NewsMedizinASCO 2021: Zu viele offene Fragen beim Pankreaskarzinom
Als E-Mail versenden...
Auf facebook teilen...
Twittern...
Drucken...

Medizin

ASCO 2021: Zu viele offene Fragen beim Pankreaskarzinom

Samstag, 12. Juni 2021

Köln – Obwohl Tumoren des oberen Gastrointestinaltraktes zu den Topthemen des diesjährigen ASCO zählen, fallen Neuigkeiten zum Thema Pankreaskarzinom vergleichsweise spärlich aus. Daher plädierte Thomas Seufferlein, Ärztlicher Direktor an der Klinik für Innere Medizin am Universitätsklinikum Ulm, dafür, die Forschungsaktivitäten dringend zu verstärken, um den hohen Informationsbedarf unter anderem bezüglich neuer Therapieansätze aber auch optimaler Nachsorgestrategien zu decken.

5 Fragen an Thomas Seufferlein, Ärztlicher Direktor an der Klinik für Innere Medizin am Universitätsklinikum Ulm

: Sind derzeit vielversprechendere therapeutische Ansätze in der Forschungspipeline ggf. auch im Zuge des ASCO?
Thomas Seufferlein: Es sind derzeit einige neue Ansätze in der Forschungspipeline, die aber zum großen Teil noch nicht so weit ausgereift sind, was die Studienlage angeht. Einige neue Ergebnisse werden womöglich erst im nächsten Jahr präsentiert. Auf dem ASCO werden dieses Jahr neue Optionen vorgestellt, z.B. eine Studie mit einem CD40-agonistischen Antikörper, die aber leider nicht die erhofften Ergebnisse gezeigt hat.

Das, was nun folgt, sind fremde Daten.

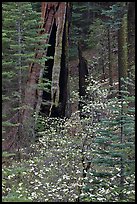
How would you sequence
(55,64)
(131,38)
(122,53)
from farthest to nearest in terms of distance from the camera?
(55,64) → (122,53) → (131,38)

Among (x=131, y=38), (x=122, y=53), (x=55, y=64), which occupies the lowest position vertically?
(x=55, y=64)

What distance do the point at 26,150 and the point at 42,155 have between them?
0.70 meters

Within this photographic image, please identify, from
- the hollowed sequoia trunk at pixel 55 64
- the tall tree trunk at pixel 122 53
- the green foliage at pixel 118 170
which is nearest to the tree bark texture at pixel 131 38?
the tall tree trunk at pixel 122 53

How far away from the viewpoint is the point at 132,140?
27.0 feet

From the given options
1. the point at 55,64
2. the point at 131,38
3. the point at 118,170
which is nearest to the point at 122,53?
the point at 131,38

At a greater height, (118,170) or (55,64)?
(55,64)

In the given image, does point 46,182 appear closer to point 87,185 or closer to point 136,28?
point 87,185

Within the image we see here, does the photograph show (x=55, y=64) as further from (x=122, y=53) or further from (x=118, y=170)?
(x=118, y=170)

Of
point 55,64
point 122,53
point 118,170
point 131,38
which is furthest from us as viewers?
point 55,64

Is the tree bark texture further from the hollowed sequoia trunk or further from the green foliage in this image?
the green foliage

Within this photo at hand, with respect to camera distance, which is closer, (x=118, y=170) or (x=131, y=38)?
(x=118, y=170)

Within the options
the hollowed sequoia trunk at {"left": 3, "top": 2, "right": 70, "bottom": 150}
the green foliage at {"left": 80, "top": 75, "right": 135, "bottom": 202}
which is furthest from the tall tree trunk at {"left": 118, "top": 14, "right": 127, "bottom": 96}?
the green foliage at {"left": 80, "top": 75, "right": 135, "bottom": 202}

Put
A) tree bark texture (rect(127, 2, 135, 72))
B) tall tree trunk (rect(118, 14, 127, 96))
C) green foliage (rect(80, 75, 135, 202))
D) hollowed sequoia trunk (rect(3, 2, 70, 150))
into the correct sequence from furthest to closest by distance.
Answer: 1. hollowed sequoia trunk (rect(3, 2, 70, 150))
2. tall tree trunk (rect(118, 14, 127, 96))
3. tree bark texture (rect(127, 2, 135, 72))
4. green foliage (rect(80, 75, 135, 202))

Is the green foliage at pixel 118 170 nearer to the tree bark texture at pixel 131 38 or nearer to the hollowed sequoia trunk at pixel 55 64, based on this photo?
the tree bark texture at pixel 131 38
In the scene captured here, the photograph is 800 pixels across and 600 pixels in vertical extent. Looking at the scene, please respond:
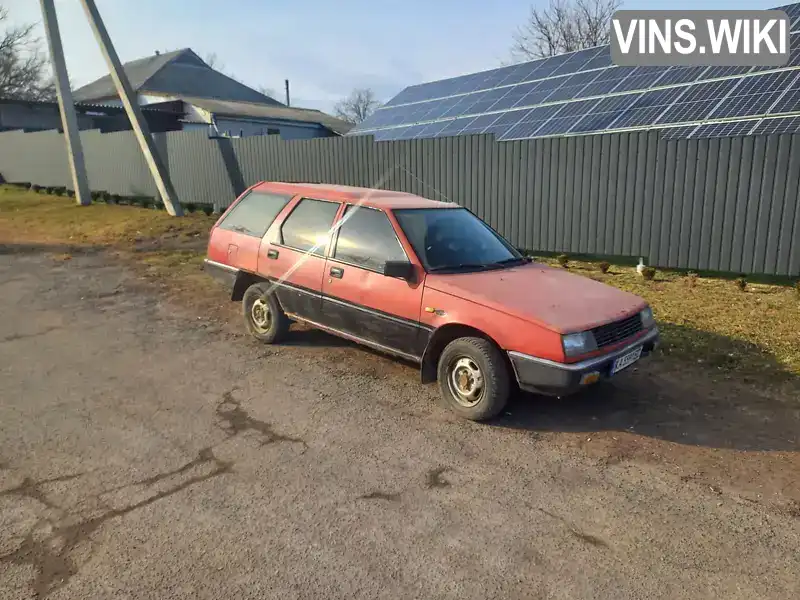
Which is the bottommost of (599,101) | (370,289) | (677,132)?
(370,289)

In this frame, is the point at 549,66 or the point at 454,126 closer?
the point at 454,126

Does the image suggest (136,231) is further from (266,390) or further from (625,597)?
(625,597)

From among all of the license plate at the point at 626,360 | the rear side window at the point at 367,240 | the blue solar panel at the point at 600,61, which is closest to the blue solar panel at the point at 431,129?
the blue solar panel at the point at 600,61

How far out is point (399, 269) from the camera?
4.82m

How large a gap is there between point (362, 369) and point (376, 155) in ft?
30.5

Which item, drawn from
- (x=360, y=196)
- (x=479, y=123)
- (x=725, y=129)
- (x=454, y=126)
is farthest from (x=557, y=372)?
(x=454, y=126)

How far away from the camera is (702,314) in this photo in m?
7.32

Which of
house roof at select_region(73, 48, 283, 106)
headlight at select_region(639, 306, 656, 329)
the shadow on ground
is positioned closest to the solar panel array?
headlight at select_region(639, 306, 656, 329)

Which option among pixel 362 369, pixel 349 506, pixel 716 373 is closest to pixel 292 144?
pixel 362 369

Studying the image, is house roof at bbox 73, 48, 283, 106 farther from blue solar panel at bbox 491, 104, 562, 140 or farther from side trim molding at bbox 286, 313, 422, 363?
side trim molding at bbox 286, 313, 422, 363

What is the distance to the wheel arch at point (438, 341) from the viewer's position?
4.64 meters

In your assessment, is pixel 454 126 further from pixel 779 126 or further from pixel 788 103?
pixel 779 126

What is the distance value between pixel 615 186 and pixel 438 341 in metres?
7.18

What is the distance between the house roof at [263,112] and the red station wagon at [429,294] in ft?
95.6
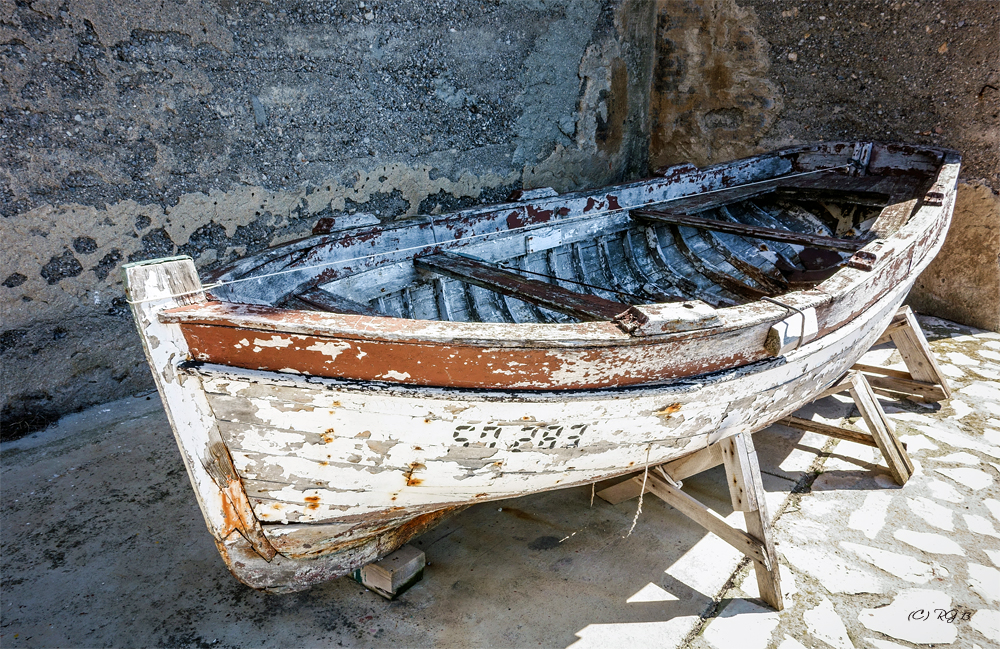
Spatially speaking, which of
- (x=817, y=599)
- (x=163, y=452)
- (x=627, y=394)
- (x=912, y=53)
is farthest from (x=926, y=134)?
(x=163, y=452)

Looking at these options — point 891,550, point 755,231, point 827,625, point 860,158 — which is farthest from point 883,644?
point 860,158

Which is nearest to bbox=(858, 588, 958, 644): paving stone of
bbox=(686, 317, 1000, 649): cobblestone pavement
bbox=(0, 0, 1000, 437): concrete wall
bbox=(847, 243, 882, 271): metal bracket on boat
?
bbox=(686, 317, 1000, 649): cobblestone pavement

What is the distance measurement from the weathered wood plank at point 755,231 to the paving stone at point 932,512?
1177 mm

Grundsätzlich besteht weiterhin ein erheblicher Forschungsbedarf, der teilweise von den Förderinstitutionen (noch) nicht genauso eingeschätzt wird. Uns beschäftigen im klinischen Alltag oft auch ganz basale Fragen, zum Beispiel, was sind die besten und effektivsten Nachsorge-Strategien bei diesem Tumor? Oder welche Faktoren begünstigen ein Rezidiv nach einer Operation und wie wird ein Rezidiv am schnellsten entdeckt? Wir stehen auch vermehrt im Austausch mit Krebsregistern und zertifizierten Zentren, um diese Fragen unter anderem mit Daten aus der Versorgung zu adressieren.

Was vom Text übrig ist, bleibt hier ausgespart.